Format the lines from the one containing "Thinking about the" through the last line, inclusive, as a Markdown table with a Row column numbering each entry and a Line column holding the text. Leave out blank lines.

··· Data entries ···

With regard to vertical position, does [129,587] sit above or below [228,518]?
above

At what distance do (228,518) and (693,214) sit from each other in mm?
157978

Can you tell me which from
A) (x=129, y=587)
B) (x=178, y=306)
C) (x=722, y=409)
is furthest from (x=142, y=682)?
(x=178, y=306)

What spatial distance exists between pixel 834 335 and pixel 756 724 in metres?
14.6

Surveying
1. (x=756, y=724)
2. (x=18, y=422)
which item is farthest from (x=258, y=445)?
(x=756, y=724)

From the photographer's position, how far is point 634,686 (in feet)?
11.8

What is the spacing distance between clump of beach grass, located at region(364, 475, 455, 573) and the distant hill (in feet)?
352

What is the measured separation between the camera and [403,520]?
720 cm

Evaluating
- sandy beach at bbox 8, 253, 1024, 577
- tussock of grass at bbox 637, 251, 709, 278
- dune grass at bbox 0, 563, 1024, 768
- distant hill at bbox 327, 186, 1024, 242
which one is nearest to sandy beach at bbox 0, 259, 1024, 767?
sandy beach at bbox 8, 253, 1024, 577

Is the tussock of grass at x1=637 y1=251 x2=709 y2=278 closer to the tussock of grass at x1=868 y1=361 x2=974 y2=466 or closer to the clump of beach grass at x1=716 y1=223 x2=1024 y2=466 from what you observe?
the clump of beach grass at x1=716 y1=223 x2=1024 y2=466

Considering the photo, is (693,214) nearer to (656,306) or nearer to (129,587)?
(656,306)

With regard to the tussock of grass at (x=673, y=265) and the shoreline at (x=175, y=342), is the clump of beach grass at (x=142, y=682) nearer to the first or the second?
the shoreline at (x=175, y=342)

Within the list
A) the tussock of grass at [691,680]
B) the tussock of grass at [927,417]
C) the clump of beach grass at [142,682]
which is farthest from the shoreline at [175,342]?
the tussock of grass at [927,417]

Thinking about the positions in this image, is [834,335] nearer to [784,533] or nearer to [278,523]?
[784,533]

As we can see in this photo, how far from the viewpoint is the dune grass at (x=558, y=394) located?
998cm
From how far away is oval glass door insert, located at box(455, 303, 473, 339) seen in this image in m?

···

▸ **Solution to this problem**:
| Row | Line |
|---|---|
| 1 | Thinking about the positions in this image, is [834,335] nearer to [784,533] or nearer to [278,523]? |
| 2 | [784,533] |
| 3 | As we can see in this photo, how far from the viewpoint is the dune grass at (x=558, y=394) located? |
| 4 | 998cm |
| 5 | From how far away is oval glass door insert, located at box(455, 303, 473, 339) seen in this image in m? |